Extrait de page
┏━━
La Pétition du Siècle...
Monsieur JOURDAIN,
Le Bourgeois Gentilhomme de Bois-Guillaume,
Petit Esprit Européen,
Philosophe des Lumières 2.0

Je suis né en 1989 (l'année de la chute du mur de BERLIN).

Le 04/03/2026 (jour de mon anniversaire), la commission Européenne a enregistrée cette initiative citoyenne de création d'un réseau social public Européen.

Je suis bien déterminé à démanteler "ces murs invisibles" de notre époque pour être le témoin avec vous d'une Renaissante culture Européenne centrée sur l'attention humaine, partagée, préservée et non plus vendue aux milliardaires éloignés du peuple.

Tous ensemble dans l'esprit "subsidiaire" invoqué par le Vatican dans la lettre Magnifica Humanitas, nous pouvons changer les choses et prendre en main / créer notre propre réseau social Européen public !

Signez la pétition du siècle sur le site institutionnel officiel de la commission Européenne !
┗━━
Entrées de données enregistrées
┏━━
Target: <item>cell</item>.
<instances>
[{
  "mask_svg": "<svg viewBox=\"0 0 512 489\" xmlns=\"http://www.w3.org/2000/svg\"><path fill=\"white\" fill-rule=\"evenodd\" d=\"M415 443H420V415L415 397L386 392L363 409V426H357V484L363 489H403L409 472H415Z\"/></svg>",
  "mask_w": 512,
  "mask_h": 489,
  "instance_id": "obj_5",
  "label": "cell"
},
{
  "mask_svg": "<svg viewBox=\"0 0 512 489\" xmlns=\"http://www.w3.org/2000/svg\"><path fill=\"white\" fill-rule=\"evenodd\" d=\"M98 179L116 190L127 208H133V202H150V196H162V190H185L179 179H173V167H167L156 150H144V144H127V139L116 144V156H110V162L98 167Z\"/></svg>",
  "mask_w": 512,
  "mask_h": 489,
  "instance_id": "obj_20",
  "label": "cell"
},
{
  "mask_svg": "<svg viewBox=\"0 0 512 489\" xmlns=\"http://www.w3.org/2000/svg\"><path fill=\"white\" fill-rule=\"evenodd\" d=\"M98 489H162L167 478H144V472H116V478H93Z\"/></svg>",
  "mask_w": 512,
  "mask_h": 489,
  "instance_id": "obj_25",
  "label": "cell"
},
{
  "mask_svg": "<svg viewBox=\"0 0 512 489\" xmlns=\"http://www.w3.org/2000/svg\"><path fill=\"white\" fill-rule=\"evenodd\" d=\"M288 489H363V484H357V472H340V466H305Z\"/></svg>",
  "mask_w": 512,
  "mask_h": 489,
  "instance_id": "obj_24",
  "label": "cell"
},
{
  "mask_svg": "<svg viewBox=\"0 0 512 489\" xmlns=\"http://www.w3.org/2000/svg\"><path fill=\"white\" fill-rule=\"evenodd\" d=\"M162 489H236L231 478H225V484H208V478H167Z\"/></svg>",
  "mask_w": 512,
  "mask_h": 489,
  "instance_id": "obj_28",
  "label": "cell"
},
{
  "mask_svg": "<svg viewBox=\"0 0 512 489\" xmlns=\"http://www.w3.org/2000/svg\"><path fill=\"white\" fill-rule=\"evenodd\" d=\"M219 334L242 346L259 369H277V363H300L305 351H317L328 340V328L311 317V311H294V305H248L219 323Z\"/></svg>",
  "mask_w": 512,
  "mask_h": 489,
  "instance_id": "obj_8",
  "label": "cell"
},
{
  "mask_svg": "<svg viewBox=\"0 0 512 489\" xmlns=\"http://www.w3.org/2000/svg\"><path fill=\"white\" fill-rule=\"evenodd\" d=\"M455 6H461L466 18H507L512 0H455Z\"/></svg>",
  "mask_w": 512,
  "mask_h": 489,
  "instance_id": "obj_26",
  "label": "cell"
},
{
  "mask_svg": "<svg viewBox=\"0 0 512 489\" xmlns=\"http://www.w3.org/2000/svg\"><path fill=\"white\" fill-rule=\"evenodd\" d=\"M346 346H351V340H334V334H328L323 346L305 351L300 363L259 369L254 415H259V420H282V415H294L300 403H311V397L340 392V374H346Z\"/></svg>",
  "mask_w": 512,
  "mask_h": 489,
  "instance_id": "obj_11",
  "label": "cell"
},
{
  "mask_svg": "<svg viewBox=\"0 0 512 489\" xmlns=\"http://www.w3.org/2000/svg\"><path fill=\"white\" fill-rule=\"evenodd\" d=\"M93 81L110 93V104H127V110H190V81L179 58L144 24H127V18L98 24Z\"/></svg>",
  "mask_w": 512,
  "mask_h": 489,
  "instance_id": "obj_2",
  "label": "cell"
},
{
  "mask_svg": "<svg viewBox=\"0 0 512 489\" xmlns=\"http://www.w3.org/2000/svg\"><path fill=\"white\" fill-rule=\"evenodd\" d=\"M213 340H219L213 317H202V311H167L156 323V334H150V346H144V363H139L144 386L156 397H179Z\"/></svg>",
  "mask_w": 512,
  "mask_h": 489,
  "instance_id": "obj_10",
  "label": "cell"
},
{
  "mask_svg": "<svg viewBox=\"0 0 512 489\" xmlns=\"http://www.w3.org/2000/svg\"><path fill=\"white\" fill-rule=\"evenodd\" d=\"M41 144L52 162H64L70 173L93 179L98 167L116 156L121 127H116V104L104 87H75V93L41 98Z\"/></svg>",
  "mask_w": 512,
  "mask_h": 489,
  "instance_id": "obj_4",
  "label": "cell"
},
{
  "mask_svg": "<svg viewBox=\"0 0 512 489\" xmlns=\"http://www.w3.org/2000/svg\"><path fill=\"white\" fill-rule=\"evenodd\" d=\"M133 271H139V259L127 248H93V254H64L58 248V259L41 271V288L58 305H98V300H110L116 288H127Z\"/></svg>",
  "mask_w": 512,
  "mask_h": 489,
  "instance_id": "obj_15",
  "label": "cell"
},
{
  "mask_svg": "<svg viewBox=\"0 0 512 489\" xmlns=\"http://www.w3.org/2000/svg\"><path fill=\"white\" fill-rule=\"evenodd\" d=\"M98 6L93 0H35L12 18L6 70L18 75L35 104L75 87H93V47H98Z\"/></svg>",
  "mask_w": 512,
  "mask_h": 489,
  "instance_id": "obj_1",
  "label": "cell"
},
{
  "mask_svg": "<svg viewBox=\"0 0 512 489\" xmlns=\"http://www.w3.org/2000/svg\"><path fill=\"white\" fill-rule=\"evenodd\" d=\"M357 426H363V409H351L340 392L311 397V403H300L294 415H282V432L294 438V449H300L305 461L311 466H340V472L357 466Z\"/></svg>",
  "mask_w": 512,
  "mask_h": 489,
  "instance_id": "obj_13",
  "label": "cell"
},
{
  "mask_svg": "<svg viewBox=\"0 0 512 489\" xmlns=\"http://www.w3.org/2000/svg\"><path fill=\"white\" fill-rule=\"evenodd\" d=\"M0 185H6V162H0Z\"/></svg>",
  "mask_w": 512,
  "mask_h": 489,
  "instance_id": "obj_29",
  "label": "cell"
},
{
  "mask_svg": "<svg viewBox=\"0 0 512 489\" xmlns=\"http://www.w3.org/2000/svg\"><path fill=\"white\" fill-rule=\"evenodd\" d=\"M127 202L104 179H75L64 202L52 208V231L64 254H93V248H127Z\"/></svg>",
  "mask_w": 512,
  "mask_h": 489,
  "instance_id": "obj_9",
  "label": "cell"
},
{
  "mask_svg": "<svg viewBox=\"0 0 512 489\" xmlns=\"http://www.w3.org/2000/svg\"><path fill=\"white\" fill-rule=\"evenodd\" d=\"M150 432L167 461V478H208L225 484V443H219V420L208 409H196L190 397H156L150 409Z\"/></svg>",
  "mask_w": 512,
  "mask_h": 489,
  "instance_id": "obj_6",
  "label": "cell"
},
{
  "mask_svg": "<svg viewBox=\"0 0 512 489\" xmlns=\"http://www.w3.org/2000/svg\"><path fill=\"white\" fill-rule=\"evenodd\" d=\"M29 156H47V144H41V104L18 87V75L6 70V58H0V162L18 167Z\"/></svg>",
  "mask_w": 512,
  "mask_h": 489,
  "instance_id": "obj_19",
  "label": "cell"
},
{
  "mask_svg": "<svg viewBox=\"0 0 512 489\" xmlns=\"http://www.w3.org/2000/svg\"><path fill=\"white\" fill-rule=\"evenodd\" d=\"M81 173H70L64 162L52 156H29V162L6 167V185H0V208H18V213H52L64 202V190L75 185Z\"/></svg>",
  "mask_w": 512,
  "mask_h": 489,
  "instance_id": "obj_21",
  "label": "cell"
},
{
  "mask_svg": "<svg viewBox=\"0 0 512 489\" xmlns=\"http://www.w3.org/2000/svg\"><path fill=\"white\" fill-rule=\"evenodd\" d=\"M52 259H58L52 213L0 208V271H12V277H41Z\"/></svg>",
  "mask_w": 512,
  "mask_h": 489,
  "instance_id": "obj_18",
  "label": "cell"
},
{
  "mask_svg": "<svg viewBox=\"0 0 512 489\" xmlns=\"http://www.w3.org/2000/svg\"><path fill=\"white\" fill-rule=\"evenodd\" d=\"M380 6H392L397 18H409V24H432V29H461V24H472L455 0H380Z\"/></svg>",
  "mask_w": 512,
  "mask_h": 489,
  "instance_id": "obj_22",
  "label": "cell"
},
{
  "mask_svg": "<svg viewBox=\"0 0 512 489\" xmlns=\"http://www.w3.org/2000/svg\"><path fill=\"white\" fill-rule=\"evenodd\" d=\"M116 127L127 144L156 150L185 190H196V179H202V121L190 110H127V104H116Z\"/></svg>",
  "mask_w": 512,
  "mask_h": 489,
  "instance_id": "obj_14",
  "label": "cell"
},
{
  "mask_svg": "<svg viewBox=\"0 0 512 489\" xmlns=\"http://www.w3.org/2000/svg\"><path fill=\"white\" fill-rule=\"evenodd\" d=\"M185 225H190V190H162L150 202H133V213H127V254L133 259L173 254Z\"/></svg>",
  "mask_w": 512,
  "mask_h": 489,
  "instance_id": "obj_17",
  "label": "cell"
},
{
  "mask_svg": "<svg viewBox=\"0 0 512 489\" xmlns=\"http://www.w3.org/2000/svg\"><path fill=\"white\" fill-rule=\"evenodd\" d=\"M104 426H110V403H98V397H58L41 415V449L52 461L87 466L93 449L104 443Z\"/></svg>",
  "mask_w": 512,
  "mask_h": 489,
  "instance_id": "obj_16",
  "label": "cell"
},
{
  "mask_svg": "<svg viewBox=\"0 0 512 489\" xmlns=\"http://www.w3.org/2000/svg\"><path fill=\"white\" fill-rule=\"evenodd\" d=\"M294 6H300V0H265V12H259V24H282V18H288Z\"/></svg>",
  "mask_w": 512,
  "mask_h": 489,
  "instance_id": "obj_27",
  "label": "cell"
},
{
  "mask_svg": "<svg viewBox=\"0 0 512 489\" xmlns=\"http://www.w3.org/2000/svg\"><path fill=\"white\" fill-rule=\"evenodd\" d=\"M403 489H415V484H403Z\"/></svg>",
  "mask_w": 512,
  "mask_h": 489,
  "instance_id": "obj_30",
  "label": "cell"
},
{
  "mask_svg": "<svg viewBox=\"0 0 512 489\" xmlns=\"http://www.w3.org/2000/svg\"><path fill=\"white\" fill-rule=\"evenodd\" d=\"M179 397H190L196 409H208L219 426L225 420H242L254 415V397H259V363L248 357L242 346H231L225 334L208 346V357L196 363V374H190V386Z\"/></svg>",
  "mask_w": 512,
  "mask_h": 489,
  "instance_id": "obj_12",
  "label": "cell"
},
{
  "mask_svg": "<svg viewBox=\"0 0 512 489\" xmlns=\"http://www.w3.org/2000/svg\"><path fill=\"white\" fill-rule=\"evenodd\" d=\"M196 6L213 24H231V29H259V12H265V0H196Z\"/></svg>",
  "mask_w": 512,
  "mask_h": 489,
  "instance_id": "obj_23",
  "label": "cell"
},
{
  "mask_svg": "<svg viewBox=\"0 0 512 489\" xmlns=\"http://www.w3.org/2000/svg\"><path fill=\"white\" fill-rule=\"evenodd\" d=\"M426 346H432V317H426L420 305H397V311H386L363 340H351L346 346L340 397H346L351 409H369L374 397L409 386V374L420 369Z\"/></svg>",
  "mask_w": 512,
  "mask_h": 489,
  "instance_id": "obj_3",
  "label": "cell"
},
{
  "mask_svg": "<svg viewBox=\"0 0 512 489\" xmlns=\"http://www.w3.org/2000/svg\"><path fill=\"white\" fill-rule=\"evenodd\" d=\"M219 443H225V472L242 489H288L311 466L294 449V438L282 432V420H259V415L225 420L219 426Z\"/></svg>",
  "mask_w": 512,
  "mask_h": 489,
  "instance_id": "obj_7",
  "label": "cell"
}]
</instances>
┗━━
Consigne
Transcrivez sans rien modifier le passage du texte sur la pétition qui commence à « La Pétition du Siècle... » et se termine à « éloignés du peuple. ».

Zone de réponse
La Pétition du Siècle...
Monsieur JOURDAIN,
Le Bourgeois Gentilhomme de Bois-Guillaume,
Petit Esprit Européen,
Philosophe des Lumières 2.0

Je suis né en 1989 (l'année de la chute du mur de BERLIN).

Le 04/03/2026 (jour de mon anniversaire), la commission Européenne a enregistrée cette initiative citoyenne de création d'un réseau social public Européen.

Je suis bien déterminé à démanteler "ces murs invisibles" de notre époque pour être le témoin avec vous d'une Renaissante culture Européenne centrée sur l'attention humaine, partagée, préservée et non plus vendue aux milliardaires éloignés du peuple.